▸ How to complete this task: Rewrite the records starting with the line with "Little Miss 2nd" and going on through the line with "Black PARAS SF", swapping "Hoodie" for "Sweatshirt" and leaving everything else unchanged. Return only those lines, without the pictures.

▸ Provided information:

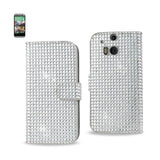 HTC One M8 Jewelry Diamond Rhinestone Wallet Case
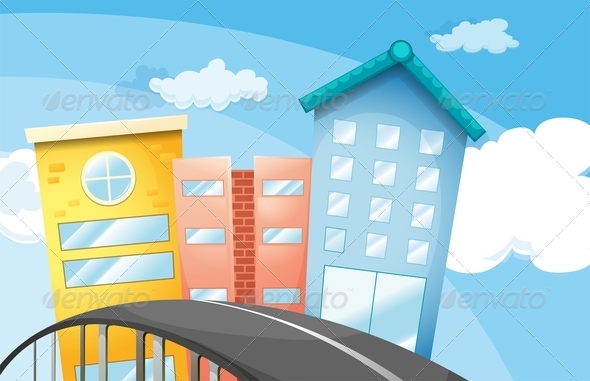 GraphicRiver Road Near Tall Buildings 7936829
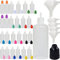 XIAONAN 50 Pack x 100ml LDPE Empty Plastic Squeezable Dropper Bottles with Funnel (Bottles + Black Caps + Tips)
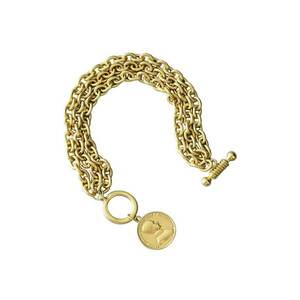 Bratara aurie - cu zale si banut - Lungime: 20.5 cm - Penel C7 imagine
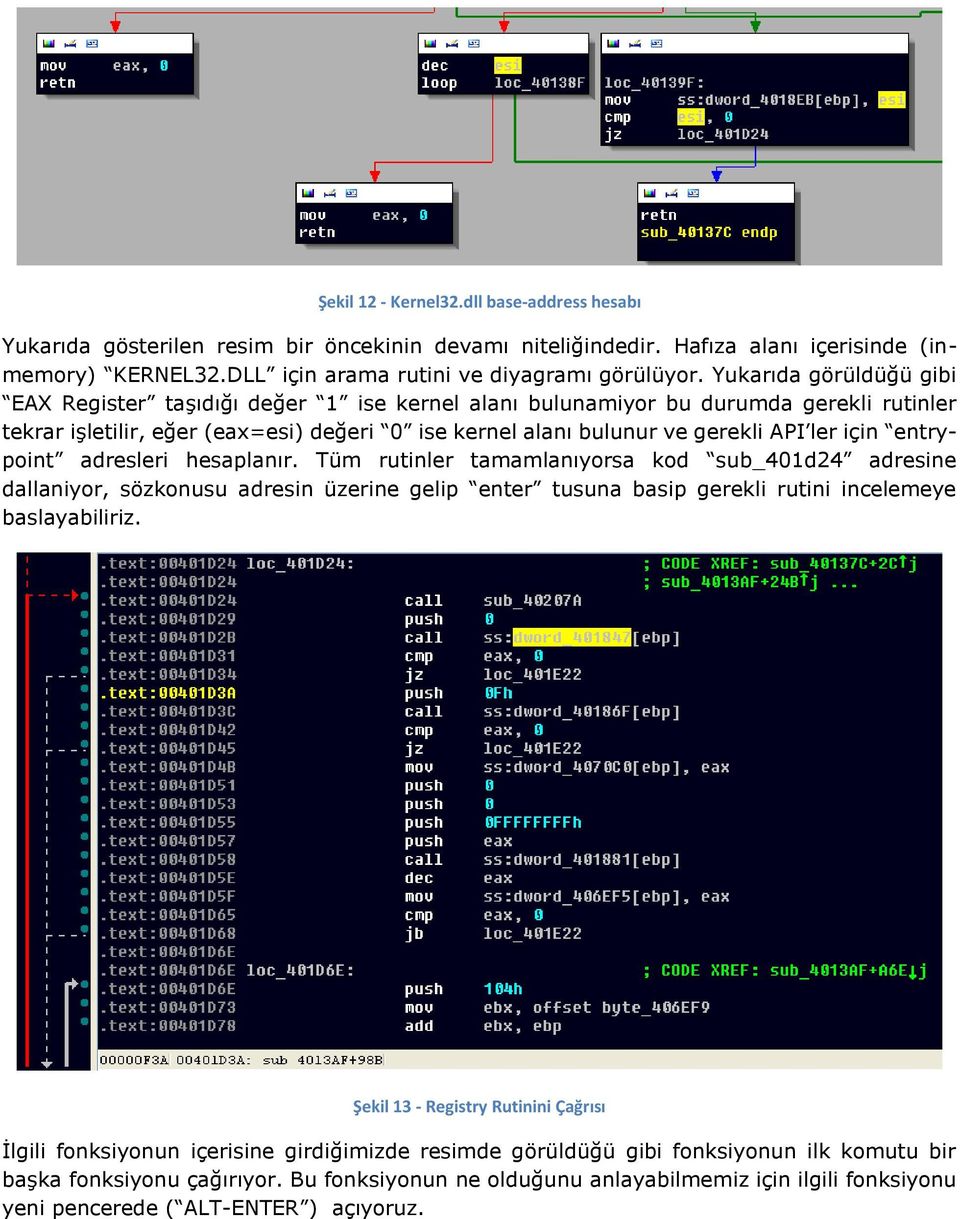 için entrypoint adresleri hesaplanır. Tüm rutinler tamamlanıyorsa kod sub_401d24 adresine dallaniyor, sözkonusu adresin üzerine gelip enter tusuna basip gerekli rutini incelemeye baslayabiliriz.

...

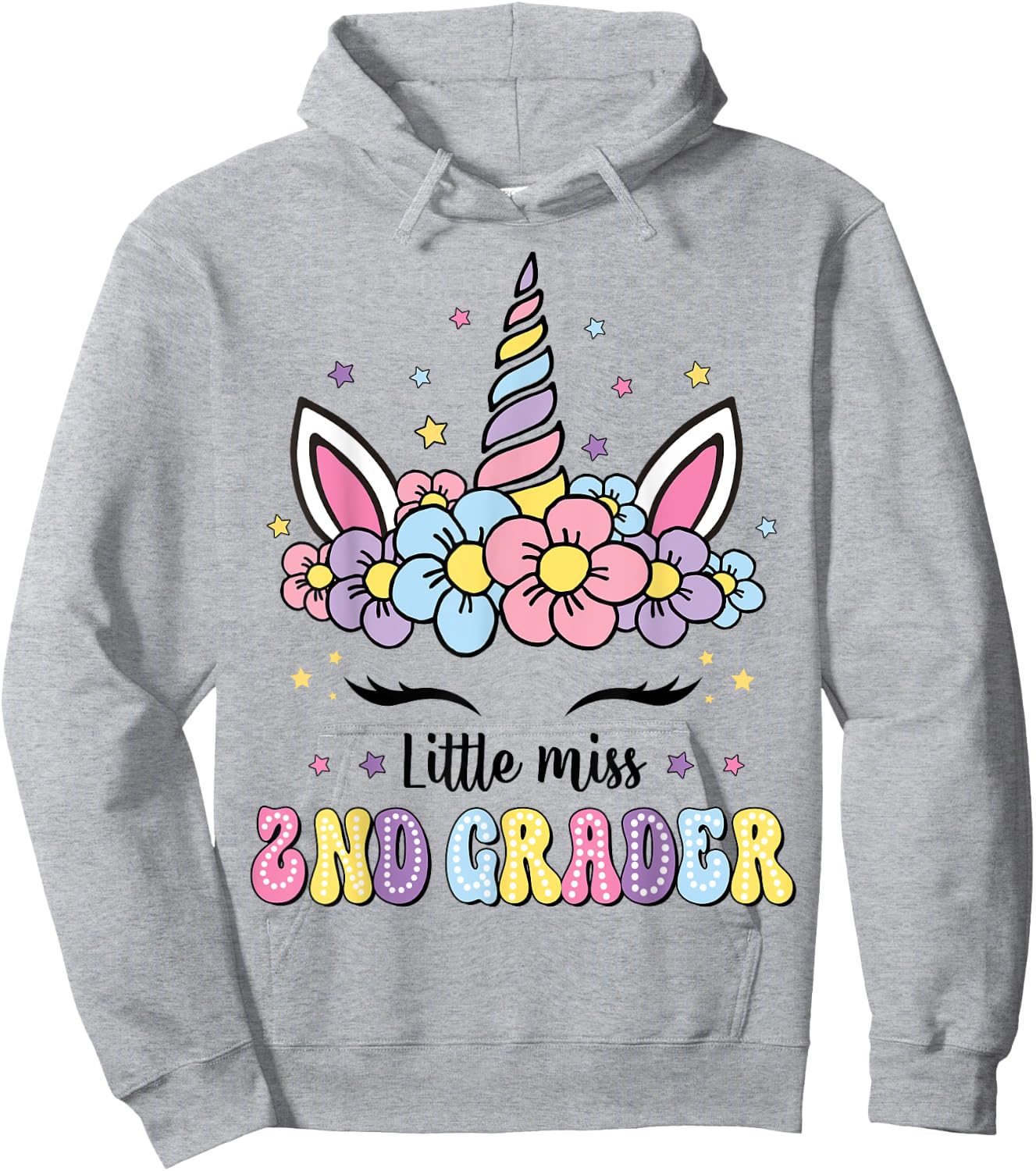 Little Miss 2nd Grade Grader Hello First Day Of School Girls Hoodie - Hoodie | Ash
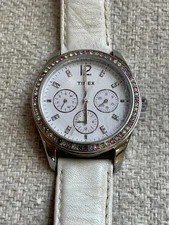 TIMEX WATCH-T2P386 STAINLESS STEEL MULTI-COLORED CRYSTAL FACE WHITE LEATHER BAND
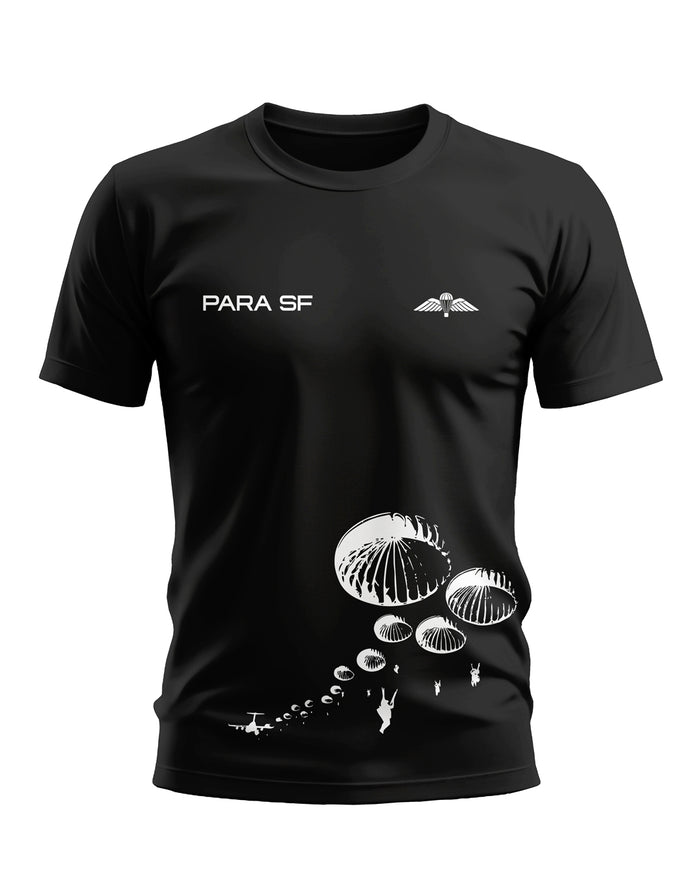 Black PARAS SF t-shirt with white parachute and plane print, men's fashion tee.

* * *

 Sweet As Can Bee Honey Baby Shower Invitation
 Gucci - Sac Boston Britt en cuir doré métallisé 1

▸ Solution to the exercise:
 Little Miss 2nd Grade Grader Hello First Day Of School Girls Sweatshirt - Sweatshirt | Ash
 TIMEX WATCH-T2P386 STAINLESS STEEL MULTI-COLORED CRYSTAL FACE WHITE LEATHER BAND
 Black PARAS SF t-shirt with white parachute and plane print, men's fashion tee.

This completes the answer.